OBJECTIF PÉDAGOGIQUE: Résumez le passage fourni en deux phrases.

C’est à peu près tout ce que j’ai retenu de mon entretien de résultat de dépistage génétique. Le reste est une liste de pourcentage de risques, de conseils en prévention, de choix à faire, les informations sont lourdes et indigestes.

L’entretien est lourd et solennel. Je suis ressortie de ce bureau, j’ai traversé ce long couloir avec un sentiment de culpabilité mais également avec le sentiment amer que ma vie ne serait plus pareille.

J’avais déjà vécu beaucoup de choses difficiles mais moi, qui m’était relevée en me disant que le cancer faisait partie intégrante de mon enfance, je devais dorénavant le conjuguer au présent voire au futur.

Le cancer fait partie de moi même, il est ancré dans un de mes gênes.

Paradoxalement, je n’ai pas souffert au moment de l’annonce. J’avoue que j’étais dans une ambiguïté profonde depuis l’annonce des résultats de ma sœur qui me condamnait à porter une culpabilité envers elle en cas de résultat négatif.

La réalité est tout autre aujourd’hui et si les résultats m’ont plongé dans une équivalence de pourcentage de risques, ils m’ont aussi plongé dans une vie de « mutante » aux yeux de l’institution médicale mais également aux yeux de toutes les autres institutions. On vous conseille d’ailleurs de ne pas le divulguer lorsqu’on vous communique des résultats positifs. Bon ben , pour ma part, c’est un peu raté, j’ai décidé d’y consacrer un blog!

DONNÉES BRUTES:
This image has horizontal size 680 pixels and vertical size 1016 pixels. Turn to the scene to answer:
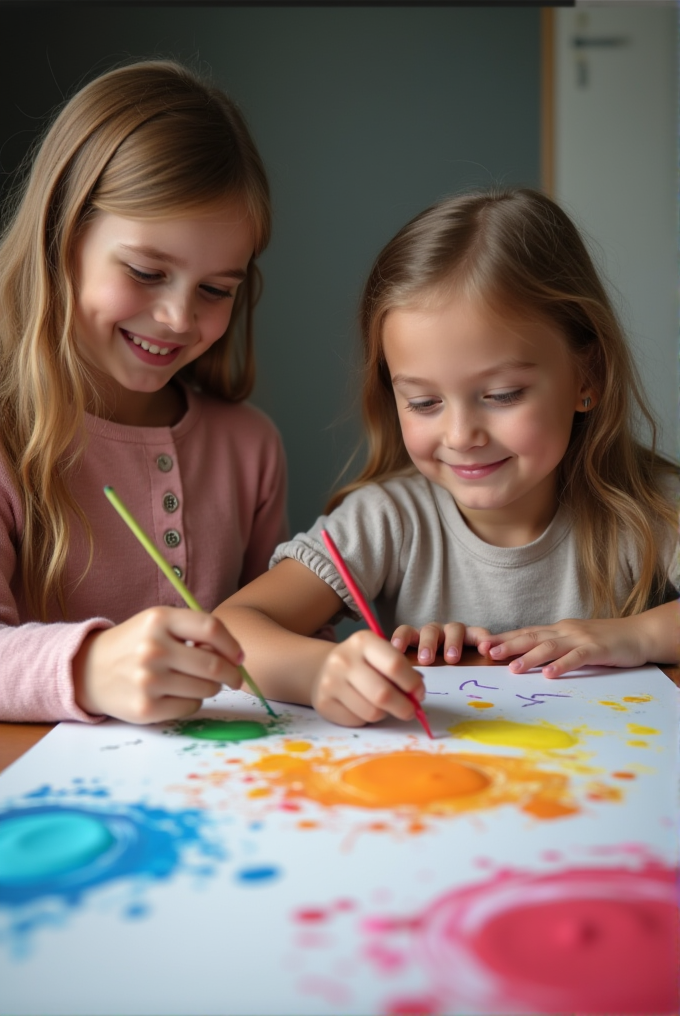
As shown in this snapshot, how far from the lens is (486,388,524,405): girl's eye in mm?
1006

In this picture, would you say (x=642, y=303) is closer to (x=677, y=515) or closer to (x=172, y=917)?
(x=677, y=515)

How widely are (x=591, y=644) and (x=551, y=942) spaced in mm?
484

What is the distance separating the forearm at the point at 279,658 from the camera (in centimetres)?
79

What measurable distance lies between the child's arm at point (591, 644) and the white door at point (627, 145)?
1618 mm

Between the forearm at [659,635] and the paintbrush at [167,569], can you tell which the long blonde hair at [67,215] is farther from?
the forearm at [659,635]

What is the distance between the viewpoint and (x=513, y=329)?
1000mm

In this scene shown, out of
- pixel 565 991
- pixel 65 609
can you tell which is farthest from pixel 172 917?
pixel 65 609

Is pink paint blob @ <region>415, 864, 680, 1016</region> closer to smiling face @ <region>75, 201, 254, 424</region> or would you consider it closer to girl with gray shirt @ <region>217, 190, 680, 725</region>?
girl with gray shirt @ <region>217, 190, 680, 725</region>

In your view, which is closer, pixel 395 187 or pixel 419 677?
pixel 419 677

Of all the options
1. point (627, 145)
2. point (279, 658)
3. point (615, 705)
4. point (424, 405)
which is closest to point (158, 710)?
Answer: point (279, 658)

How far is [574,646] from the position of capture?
90cm

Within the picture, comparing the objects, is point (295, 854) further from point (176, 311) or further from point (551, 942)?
point (176, 311)

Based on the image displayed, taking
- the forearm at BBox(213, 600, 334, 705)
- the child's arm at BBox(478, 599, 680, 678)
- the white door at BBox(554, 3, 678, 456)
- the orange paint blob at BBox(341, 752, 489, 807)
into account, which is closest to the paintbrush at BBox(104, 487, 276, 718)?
the forearm at BBox(213, 600, 334, 705)

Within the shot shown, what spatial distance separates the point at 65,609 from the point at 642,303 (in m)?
1.91
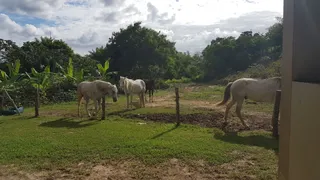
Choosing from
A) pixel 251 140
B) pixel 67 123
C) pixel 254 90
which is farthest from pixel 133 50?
pixel 251 140

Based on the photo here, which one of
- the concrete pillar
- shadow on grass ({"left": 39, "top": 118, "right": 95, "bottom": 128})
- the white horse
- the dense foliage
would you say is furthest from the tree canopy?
the concrete pillar

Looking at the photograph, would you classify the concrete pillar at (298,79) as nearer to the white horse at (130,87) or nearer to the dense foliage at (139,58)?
the white horse at (130,87)

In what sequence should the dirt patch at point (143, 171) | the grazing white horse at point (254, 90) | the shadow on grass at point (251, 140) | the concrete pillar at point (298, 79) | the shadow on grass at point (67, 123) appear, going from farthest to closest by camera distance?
the shadow on grass at point (67, 123), the grazing white horse at point (254, 90), the shadow on grass at point (251, 140), the dirt patch at point (143, 171), the concrete pillar at point (298, 79)

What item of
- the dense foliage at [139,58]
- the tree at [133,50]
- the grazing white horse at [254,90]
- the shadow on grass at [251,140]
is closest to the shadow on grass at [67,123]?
the shadow on grass at [251,140]

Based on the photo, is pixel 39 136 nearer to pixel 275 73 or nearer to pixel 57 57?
pixel 57 57

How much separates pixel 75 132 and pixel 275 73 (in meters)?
17.5

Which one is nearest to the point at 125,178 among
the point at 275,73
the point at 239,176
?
the point at 239,176

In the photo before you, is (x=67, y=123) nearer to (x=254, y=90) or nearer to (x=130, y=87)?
(x=130, y=87)

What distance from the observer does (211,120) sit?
1123 centimetres

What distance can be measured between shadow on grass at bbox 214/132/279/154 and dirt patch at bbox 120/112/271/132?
3.03 feet

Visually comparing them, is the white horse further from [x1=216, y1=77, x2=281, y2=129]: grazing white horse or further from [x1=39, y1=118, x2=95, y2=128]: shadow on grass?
[x1=216, y1=77, x2=281, y2=129]: grazing white horse

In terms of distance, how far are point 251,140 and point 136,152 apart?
11.2 feet

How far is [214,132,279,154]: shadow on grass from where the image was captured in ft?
25.3

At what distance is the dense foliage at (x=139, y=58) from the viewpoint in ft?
71.2
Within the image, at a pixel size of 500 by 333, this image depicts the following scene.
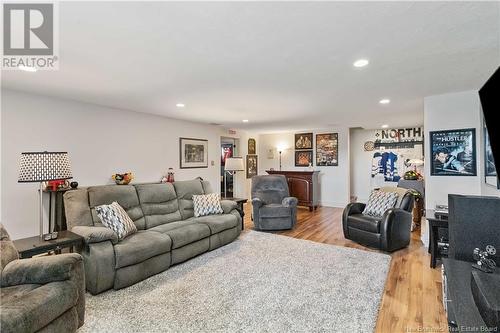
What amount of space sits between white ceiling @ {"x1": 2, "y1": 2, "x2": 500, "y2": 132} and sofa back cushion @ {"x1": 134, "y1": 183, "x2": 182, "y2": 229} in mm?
1370

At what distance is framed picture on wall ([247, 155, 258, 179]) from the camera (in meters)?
8.01

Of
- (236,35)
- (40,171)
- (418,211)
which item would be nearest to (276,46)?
(236,35)

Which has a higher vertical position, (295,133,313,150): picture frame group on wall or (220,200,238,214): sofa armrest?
(295,133,313,150): picture frame group on wall

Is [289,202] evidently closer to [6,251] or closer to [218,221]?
[218,221]

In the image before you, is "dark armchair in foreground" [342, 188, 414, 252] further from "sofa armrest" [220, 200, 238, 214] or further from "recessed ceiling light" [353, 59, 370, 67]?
"recessed ceiling light" [353, 59, 370, 67]

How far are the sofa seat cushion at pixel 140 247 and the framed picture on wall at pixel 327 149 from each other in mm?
5449

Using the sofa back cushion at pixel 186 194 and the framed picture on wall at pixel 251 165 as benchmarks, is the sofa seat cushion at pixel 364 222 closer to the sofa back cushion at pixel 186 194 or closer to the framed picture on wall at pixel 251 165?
the sofa back cushion at pixel 186 194

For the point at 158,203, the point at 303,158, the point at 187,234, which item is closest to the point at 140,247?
the point at 187,234

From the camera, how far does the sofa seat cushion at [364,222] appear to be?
3594 millimetres

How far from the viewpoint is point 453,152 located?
11.5 feet

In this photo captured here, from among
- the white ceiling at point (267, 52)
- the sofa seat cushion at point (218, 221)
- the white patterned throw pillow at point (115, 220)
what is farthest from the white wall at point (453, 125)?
the white patterned throw pillow at point (115, 220)

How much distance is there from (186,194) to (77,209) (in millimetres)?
1613

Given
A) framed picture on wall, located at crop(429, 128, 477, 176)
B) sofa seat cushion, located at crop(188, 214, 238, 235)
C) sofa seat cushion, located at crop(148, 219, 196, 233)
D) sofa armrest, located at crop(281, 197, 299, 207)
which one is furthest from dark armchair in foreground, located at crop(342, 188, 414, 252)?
sofa seat cushion, located at crop(148, 219, 196, 233)

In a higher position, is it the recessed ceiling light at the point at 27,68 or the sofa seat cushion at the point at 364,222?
the recessed ceiling light at the point at 27,68
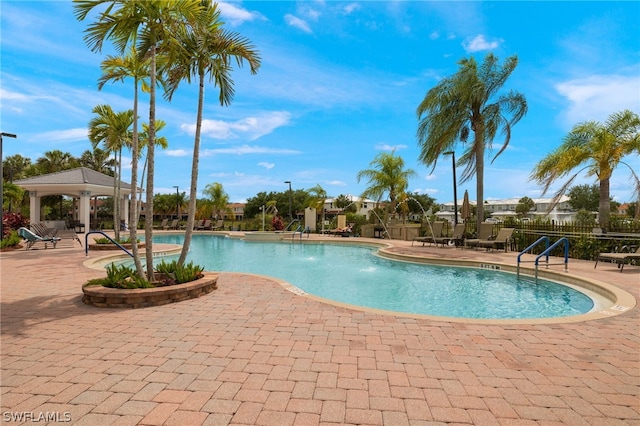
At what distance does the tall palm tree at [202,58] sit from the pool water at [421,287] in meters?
3.71

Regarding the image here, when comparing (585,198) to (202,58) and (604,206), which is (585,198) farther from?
(202,58)

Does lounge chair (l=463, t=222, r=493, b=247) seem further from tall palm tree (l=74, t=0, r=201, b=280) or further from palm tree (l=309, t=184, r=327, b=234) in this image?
palm tree (l=309, t=184, r=327, b=234)

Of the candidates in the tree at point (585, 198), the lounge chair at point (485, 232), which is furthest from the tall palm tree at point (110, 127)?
the tree at point (585, 198)

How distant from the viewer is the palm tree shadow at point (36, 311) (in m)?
4.13

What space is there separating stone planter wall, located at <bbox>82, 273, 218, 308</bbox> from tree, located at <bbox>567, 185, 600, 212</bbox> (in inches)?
2330

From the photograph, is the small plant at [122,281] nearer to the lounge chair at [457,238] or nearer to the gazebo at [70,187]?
the lounge chair at [457,238]

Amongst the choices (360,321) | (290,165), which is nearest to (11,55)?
(360,321)

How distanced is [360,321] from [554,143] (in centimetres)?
1487

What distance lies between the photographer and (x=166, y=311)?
476 cm

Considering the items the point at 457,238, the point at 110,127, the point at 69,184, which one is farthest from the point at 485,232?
the point at 69,184

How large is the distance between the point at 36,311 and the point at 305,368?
→ 13.9ft

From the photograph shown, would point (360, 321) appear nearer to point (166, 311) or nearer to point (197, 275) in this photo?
point (166, 311)

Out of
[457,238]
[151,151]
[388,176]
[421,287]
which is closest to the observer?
[151,151]

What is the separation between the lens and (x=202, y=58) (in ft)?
20.7
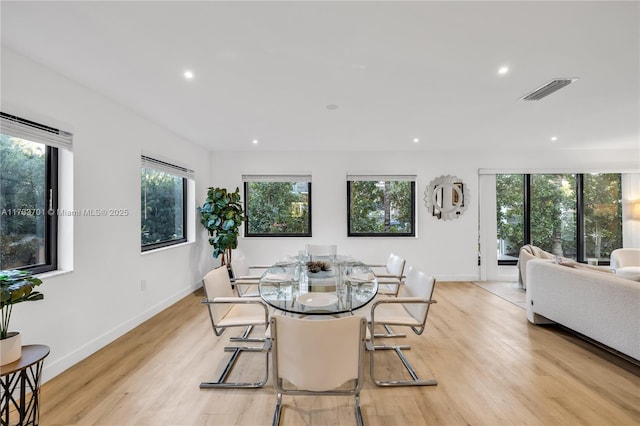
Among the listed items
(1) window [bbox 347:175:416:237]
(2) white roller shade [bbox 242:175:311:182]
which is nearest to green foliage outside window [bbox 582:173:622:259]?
(1) window [bbox 347:175:416:237]

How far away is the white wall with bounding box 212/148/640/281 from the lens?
5406 millimetres

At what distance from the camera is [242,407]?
1957 mm

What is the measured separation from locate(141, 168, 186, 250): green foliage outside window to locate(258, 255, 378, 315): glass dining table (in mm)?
1832

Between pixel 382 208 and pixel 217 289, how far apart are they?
12.6ft

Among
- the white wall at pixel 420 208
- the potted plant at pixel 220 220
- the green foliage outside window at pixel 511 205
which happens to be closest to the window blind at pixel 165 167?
the potted plant at pixel 220 220

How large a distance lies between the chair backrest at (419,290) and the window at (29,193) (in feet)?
10.0

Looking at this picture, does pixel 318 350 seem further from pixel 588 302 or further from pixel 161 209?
pixel 161 209

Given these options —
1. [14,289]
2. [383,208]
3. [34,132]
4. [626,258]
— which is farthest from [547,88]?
[34,132]

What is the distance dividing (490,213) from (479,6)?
4.61 metres

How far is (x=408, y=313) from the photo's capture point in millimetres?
2508

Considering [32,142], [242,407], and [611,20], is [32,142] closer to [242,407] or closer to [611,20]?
[242,407]

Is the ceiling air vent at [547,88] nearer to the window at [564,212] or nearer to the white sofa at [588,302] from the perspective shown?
the white sofa at [588,302]

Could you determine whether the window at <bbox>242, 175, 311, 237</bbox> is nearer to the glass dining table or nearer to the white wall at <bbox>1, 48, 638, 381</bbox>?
the white wall at <bbox>1, 48, 638, 381</bbox>

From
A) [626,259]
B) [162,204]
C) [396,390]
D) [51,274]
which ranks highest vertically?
[162,204]
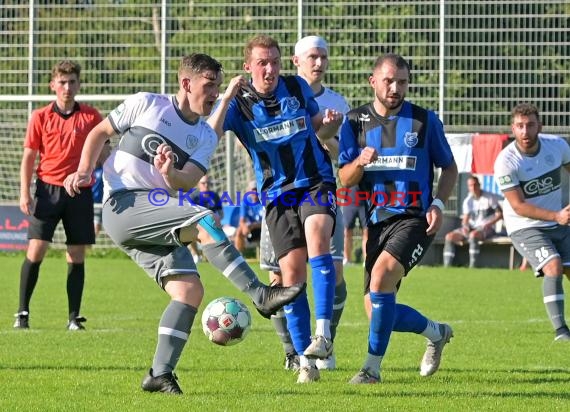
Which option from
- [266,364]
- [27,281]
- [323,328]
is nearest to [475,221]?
[27,281]

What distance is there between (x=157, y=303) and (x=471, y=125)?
9160 millimetres

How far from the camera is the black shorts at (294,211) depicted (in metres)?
7.83

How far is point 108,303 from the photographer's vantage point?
45.7 ft

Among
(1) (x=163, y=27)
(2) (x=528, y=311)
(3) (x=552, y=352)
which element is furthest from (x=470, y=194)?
(3) (x=552, y=352)

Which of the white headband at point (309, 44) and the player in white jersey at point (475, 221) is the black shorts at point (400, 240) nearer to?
the white headband at point (309, 44)

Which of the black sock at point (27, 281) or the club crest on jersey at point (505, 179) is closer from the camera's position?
the club crest on jersey at point (505, 179)

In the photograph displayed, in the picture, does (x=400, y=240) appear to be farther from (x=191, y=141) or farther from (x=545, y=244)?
(x=545, y=244)

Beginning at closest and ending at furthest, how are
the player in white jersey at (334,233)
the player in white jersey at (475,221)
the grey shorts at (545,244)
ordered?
1. the player in white jersey at (334,233)
2. the grey shorts at (545,244)
3. the player in white jersey at (475,221)

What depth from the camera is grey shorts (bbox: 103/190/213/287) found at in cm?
677

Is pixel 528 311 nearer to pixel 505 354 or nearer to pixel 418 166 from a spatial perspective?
pixel 505 354

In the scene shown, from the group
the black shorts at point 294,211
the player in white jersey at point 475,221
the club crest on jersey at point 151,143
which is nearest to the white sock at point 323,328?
the black shorts at point 294,211

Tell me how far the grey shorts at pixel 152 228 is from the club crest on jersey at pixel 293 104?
1.34 m

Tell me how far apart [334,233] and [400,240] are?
4.29ft

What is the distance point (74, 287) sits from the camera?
1106cm
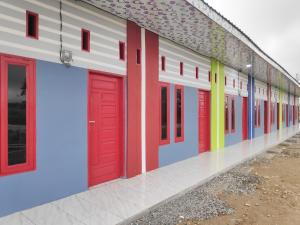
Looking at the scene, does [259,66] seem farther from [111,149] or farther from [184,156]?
[111,149]

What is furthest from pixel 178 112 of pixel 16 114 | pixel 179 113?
pixel 16 114

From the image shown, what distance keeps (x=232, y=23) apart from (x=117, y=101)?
3442 millimetres

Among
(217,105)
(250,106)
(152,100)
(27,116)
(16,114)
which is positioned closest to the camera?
(16,114)

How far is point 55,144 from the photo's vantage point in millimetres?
4297

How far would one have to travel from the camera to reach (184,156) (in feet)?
26.2

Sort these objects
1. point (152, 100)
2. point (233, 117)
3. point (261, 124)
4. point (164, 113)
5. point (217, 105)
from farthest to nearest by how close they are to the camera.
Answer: point (261, 124)
point (233, 117)
point (217, 105)
point (164, 113)
point (152, 100)

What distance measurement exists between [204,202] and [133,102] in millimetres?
2537

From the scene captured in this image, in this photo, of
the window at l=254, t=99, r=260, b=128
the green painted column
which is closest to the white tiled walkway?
the green painted column

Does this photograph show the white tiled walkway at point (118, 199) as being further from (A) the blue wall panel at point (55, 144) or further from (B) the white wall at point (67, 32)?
(B) the white wall at point (67, 32)

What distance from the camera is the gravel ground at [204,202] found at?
392 centimetres

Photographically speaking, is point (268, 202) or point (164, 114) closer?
point (268, 202)

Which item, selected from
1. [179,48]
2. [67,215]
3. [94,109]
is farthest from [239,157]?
[67,215]

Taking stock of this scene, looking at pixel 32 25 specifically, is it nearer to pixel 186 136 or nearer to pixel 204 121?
pixel 186 136

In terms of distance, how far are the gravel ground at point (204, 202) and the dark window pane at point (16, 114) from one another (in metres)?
1.84
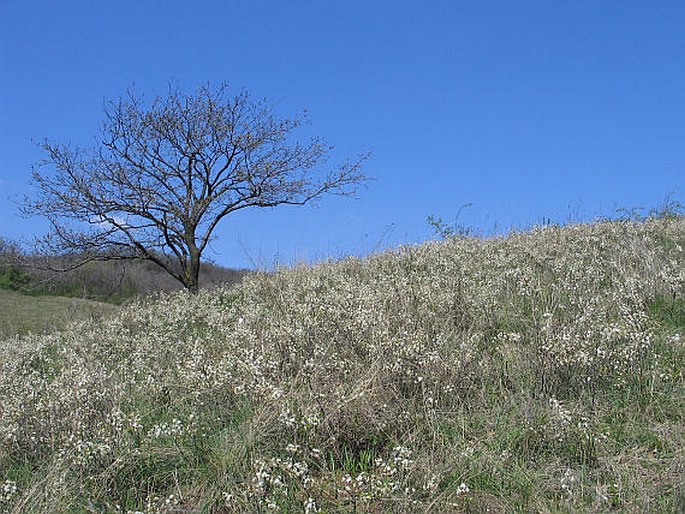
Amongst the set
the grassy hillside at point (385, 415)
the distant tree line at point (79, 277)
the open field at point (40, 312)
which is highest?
the distant tree line at point (79, 277)

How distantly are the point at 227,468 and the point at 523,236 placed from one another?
8.90 m

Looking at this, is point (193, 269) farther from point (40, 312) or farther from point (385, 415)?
point (385, 415)

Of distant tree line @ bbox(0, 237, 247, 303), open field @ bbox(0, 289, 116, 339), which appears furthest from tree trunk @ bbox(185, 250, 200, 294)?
open field @ bbox(0, 289, 116, 339)

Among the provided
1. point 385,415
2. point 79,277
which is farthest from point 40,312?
point 385,415

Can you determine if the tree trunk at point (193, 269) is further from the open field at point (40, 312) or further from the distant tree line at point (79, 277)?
the open field at point (40, 312)

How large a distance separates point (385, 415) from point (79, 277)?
21.5 metres

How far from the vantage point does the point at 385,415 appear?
4.17 m

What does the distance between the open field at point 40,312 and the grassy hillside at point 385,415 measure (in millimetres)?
7156

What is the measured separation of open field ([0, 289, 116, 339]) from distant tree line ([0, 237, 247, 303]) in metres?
0.52

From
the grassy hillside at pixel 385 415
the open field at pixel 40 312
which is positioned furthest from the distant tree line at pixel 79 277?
the grassy hillside at pixel 385 415

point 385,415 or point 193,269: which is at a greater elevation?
point 193,269

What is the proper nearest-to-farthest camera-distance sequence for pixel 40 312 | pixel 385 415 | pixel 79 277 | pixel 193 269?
pixel 385 415 < pixel 40 312 < pixel 193 269 < pixel 79 277

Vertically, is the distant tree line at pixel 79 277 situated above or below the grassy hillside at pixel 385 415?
above

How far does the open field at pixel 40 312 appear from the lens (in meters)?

RÉPONSE RÉDIGÉE: La narratrice est ressortie de l'entretien de résultat de son dépistage génétique, lourd et solennel, avec un sentiment de culpabilité et l'impression amère que sa vie ne serait plus pareille. Le cancer, qu'elle rattachait à son enfance, fait désormais partie d'elle-même, et bien qu'on conseille de ne pas divulguer des résultats positifs, elle a décidé d'y consacrer un blog.